Problem to solve: Count the lines in the entries below that contain the word "this", and reply with only that number.

Material:
———

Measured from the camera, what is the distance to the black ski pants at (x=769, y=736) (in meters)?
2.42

———

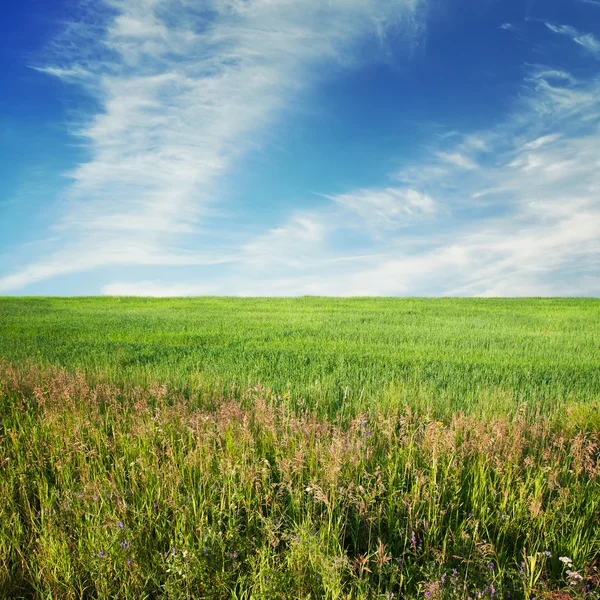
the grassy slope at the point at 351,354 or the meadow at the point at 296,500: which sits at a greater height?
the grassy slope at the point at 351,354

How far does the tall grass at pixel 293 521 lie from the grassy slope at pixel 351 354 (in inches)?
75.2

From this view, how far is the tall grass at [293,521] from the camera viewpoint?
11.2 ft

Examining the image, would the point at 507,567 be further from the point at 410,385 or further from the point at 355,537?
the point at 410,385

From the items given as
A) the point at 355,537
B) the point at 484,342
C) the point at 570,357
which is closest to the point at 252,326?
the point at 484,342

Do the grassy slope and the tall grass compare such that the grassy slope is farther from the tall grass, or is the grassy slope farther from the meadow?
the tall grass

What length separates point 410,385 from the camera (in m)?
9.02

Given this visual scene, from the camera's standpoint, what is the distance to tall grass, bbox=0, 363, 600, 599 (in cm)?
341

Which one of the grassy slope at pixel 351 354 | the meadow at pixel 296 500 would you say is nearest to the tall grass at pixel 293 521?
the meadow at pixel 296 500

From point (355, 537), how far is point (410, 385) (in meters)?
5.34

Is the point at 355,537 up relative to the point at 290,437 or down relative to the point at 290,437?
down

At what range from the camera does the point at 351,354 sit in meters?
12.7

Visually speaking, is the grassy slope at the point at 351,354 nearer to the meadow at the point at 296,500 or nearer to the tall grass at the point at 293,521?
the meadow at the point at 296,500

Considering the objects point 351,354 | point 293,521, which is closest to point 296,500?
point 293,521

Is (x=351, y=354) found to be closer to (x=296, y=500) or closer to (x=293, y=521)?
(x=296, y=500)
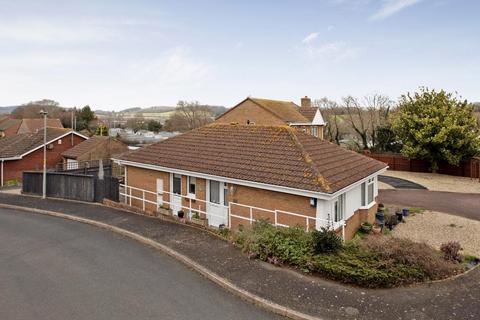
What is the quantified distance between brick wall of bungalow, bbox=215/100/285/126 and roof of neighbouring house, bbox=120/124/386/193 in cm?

———

Reply: 2